Each entry should be written out once more, exactly as given below.

=== Begin Enclosure ===

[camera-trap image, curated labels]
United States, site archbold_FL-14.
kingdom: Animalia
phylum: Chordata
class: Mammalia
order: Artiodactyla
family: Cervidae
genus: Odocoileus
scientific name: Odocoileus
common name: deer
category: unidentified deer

=== End Enclosure ===

Exercise response:
[camera-trap image, curated labels]
United States, site archbold_FL-14.
kingdom: Animalia
phylum: Chordata
class: Mammalia
order: Artiodactyla
family: Cervidae
genus: Odocoileus
scientific name: Odocoileus
common name: deer
category: unidentified deer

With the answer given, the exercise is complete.